Wednesday, October 10, 2018

"Everything in My Heart" by Corey Hart

Song#:  2553
Date:  11/30/1985
Debut:  74
Peak:  30
Weeks:  15
Genre:  Pop, Soft Rock

Pop Bits:  Hart's second album Boy in the Box would become his first platinum seller thanks to the #3 hit "Never Surrender" and the Top 30 title track. Hoping to return to the Top 10, Hart issued out this third single from the LP. The ballad would be another Top 30 entry for him, but that is all it could do. The song would also be a minor entry at AC reaching #39. Back in his Canadian homeland, the track would become his second #1 hit and it would be earn Hart two more Juno nominations - one for Best Selling Single and one for Composer of the Year.

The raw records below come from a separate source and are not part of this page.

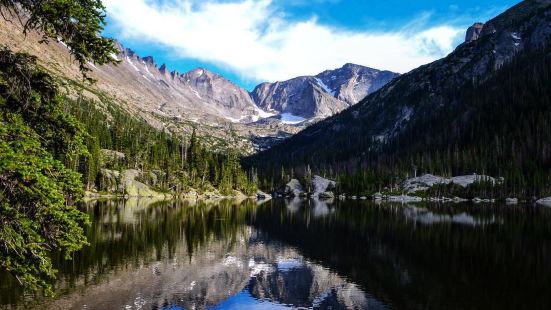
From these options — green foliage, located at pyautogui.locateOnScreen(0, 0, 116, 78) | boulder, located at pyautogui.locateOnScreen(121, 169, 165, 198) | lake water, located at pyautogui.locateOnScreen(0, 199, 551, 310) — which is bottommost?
lake water, located at pyautogui.locateOnScreen(0, 199, 551, 310)

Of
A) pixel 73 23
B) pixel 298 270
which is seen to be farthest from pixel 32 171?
pixel 298 270

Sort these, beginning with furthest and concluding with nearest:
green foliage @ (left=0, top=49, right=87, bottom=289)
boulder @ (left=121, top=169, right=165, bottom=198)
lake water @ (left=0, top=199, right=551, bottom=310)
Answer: boulder @ (left=121, top=169, right=165, bottom=198), lake water @ (left=0, top=199, right=551, bottom=310), green foliage @ (left=0, top=49, right=87, bottom=289)

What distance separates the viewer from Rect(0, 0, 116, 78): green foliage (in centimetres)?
1449

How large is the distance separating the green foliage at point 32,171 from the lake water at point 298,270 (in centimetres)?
1566

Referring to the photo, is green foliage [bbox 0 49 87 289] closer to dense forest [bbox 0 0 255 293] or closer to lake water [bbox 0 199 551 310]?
dense forest [bbox 0 0 255 293]

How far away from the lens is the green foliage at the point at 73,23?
14492 millimetres

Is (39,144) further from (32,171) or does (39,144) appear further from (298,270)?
(298,270)

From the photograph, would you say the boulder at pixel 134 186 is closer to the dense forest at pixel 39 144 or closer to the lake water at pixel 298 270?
the lake water at pixel 298 270

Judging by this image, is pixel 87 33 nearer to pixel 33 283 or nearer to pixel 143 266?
pixel 33 283

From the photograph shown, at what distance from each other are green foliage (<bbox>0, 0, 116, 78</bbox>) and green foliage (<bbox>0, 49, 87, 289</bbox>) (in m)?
1.40

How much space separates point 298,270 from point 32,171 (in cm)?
3273

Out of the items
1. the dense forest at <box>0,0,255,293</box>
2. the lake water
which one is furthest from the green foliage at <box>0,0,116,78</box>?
the lake water

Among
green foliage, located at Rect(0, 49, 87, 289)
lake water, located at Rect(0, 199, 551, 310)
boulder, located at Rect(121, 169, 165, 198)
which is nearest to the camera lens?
green foliage, located at Rect(0, 49, 87, 289)

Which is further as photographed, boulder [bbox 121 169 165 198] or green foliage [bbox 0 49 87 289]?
boulder [bbox 121 169 165 198]
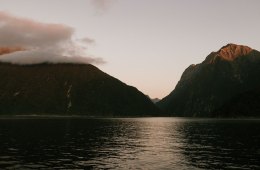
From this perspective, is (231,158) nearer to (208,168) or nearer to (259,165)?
(259,165)

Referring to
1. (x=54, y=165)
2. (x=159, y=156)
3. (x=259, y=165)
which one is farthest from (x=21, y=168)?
(x=259, y=165)

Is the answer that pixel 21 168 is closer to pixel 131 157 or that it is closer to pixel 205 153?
pixel 131 157

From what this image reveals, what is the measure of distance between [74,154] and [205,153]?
2622cm

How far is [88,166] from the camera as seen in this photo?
53.7 m

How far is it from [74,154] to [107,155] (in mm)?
6449

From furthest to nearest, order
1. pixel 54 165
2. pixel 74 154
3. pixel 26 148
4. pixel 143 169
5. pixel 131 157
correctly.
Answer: pixel 26 148 → pixel 74 154 → pixel 131 157 → pixel 54 165 → pixel 143 169

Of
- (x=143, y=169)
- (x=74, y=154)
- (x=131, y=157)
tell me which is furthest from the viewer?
(x=74, y=154)

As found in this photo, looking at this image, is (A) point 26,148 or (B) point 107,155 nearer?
(B) point 107,155

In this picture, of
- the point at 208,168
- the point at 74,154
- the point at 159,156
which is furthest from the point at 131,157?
the point at 208,168

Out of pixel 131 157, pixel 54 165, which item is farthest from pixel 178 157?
pixel 54 165

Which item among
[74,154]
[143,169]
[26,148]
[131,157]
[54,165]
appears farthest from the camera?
[26,148]

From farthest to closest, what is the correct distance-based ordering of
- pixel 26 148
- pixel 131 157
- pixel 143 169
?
pixel 26 148
pixel 131 157
pixel 143 169

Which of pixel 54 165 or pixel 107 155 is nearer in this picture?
pixel 54 165

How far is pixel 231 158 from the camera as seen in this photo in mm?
64562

ReduxReview:  This is another nice track from Hart with a pretty melody. The thing that has always bugged me about the track is the big-ass snare drum whack. It's just way too much and I find it so distracting. It's like someone shooting a gun over a lovely ballad. It should have been much more subtle and only brought bigger on the little bridge part after the second chorus. The rest of the production is quite nice and goes with tune. It might have even done better on both the AC and Pop charts had the drums been reigned in.

ReduxRating:  7/10

Trivia:  Corey Hart as Marty McFly? It could have happened. Apparently when Steven Spielberg was searching for a person to play the lead role in the first Back to the Future film, he sent a copy of the script to Hart with an offer to do an audition. Hart ended up declining the invitation as he wanted to focus just on his music. Michael J. Fox was the producers' first choice, but he was initially unable to fit it in his schedule. They then hired Eric Stoltz who actually began filming scenes, but after a few weeks the producers realized that Stoltz just wasn't right for the role and they went back to Fox and persuaded him to work the film in his schedule. This wasn't the only major opportunity that Hart passed up during his heyday. He also got offers to record songs for movie soundtracks that he declined as well such as "Danger Zone" from Top Gun. That song was eventually made into a hit by Kenny Loggins. Hart didn't want to record songs composed by other folks and opted to just write and record his own music.